## What the task asks:
In the news article on the health law's Medicaid expansion, what share of Mississippi's uninsured people earn at or below the federal poverty level?

## Selected excerpt:

%%

Once Focus of Health Law, Some In Poverty May Be Left Out
States' ability to opt out of Medicaid expansion may sabotage the law's intent.
July 18, 2012— -- Ashley Tagert didn't know her family might gain health coverage from the health law -- or that the Supreme Court decision could wipe that away.
Tagert, 28, and her husband live in Pearl, Miss., just east of Jackson, on the $2,224 a month that her husband earns as a mechanic. It's too little, she says, to buy health insurance.
A lifelong migraine sufferer, Tagert has ended up in hospital emergency rooms several times because she couldn't afford $200 a month for medication that helps ward them off. Just one trip to the emergency room left Tagert $10,000 in debt, helping propel Tagert, her husband and three children into bankruptcy.
Families like Tagert's were among those that Democrats targeted in the 2010 health overhaul. But Tagert may end up without any health coverage even after the law takes full effect in two years. That's because the U.S. Supreme Court ruled that states can decide to forgo without penalty a key plank of the law that expanded the federal-state Medicaid program to include all legal residents living in or near poverty.
Republican leaders in some states, including Mississippi, are warning that opting into the expansion is too expensive since the states eventually will have to pay 10 percent of the cost for the new program participants.
Nationally, 17.8 million Americans without insurance earn at or below the federal poverty level, which this year is $11,170 for an individual and $23,050 for a family of four. In Mississippi, 53 percent of the people lacking health coverage fall into this group, a bigger portion than in any other state, according to data from the Urban Institute, a Washington-based think tank.
Families can be earning below the poverty line even if one spouse is working full-time, says Edwin Park, vice president for health policy at the Center on Budget and Policy Priorities, another Washington research group. Someone earning the federal minimum wage of $7.25 for 35 hours a week, 50 weeks a year would earn $12,688, which is below the poverty line for any couple with at least one child, he said.
"If you're at federal minimum wage, a single earner, two-parent family but only one's working, you could see how that they could stay under the poverty line," Park adds.
At least four of 10 uninsured people were below the poverty line in 28 states, including Alabama, Indiana, Idaho, Kansas, Louisiana, Michigan, Ohio, South Carolina, South Dakota and Wisconsin -- all states that, like Mississippi, had asked the Supreme Court to overturn the law. Out of the 17.8 million uninsured people at the poverty level or below, Urban estimates 11.5 million would be able to gain insurance through the Medicaid expansion; the others either are already eligible but not enrolled.
"If you don't expand Medicaid, but you have the other changes [in the health law], the people who are really falling through the cracks are the needier, sicker patients who will become very burdensome to the health care system," says Dr. Jasmin Chapman, executive director of Jackson-Hinds Comprehensive Health Center, a community health center in Jackson that treated 18,000 uninsured patients last year.

%%

## Data section:
%%

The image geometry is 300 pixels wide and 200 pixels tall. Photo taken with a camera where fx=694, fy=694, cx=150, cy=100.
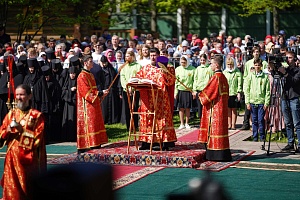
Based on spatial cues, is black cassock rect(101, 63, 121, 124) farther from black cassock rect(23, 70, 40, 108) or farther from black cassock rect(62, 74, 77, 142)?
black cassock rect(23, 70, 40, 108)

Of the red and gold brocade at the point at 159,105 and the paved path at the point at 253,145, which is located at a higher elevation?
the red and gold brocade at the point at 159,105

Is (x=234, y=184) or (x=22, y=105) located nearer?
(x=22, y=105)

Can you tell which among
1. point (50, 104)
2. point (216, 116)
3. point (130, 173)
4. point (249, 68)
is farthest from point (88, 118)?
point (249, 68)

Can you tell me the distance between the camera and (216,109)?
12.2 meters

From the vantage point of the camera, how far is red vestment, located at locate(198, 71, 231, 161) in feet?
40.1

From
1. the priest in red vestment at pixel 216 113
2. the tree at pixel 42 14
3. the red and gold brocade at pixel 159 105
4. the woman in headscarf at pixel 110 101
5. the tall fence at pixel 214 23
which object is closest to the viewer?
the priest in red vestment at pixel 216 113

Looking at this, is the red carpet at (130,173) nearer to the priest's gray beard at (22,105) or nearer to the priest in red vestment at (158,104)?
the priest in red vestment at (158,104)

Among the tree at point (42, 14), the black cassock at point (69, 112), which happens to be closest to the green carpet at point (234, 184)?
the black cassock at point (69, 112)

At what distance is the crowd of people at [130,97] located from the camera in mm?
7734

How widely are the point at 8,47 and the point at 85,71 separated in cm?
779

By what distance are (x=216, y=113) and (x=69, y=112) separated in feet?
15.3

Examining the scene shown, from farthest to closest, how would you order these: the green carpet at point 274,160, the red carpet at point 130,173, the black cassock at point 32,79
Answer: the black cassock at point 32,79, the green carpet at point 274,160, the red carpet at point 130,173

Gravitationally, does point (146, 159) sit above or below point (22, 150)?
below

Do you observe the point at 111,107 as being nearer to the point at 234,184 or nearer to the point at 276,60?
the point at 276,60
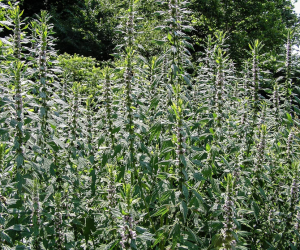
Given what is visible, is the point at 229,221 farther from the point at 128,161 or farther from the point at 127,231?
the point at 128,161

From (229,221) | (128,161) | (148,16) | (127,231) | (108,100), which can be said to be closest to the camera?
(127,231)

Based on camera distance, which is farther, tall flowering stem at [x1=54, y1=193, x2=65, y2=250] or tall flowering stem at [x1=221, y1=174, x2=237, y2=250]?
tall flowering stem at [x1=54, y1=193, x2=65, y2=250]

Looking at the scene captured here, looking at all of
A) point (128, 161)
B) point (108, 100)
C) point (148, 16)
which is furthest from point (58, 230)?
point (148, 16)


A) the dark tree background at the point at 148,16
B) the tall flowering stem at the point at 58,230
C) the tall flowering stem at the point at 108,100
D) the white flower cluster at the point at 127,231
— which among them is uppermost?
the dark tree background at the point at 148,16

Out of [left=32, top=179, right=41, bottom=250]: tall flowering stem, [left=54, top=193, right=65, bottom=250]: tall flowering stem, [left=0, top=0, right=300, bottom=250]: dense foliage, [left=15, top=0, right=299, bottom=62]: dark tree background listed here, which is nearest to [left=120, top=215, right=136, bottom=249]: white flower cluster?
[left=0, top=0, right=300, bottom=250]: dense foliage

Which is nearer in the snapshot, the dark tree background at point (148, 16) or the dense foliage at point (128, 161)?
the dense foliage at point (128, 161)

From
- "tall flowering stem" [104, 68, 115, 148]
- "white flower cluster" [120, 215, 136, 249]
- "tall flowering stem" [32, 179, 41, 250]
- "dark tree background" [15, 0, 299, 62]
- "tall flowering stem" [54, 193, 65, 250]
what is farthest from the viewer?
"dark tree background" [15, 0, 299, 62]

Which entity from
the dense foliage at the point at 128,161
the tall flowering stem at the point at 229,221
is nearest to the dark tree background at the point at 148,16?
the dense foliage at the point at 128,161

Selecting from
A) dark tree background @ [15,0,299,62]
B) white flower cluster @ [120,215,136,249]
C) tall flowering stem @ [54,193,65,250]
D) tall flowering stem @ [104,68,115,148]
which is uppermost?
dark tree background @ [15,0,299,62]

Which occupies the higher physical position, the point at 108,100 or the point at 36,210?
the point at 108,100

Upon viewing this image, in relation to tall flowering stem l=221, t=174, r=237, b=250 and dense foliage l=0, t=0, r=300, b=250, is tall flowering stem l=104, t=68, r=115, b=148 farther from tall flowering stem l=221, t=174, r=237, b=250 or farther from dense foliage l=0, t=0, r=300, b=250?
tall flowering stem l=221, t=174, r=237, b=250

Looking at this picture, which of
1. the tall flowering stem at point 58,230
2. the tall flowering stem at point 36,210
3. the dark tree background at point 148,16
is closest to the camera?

%%

## Result of the task:
53 percent, the largest share of any state.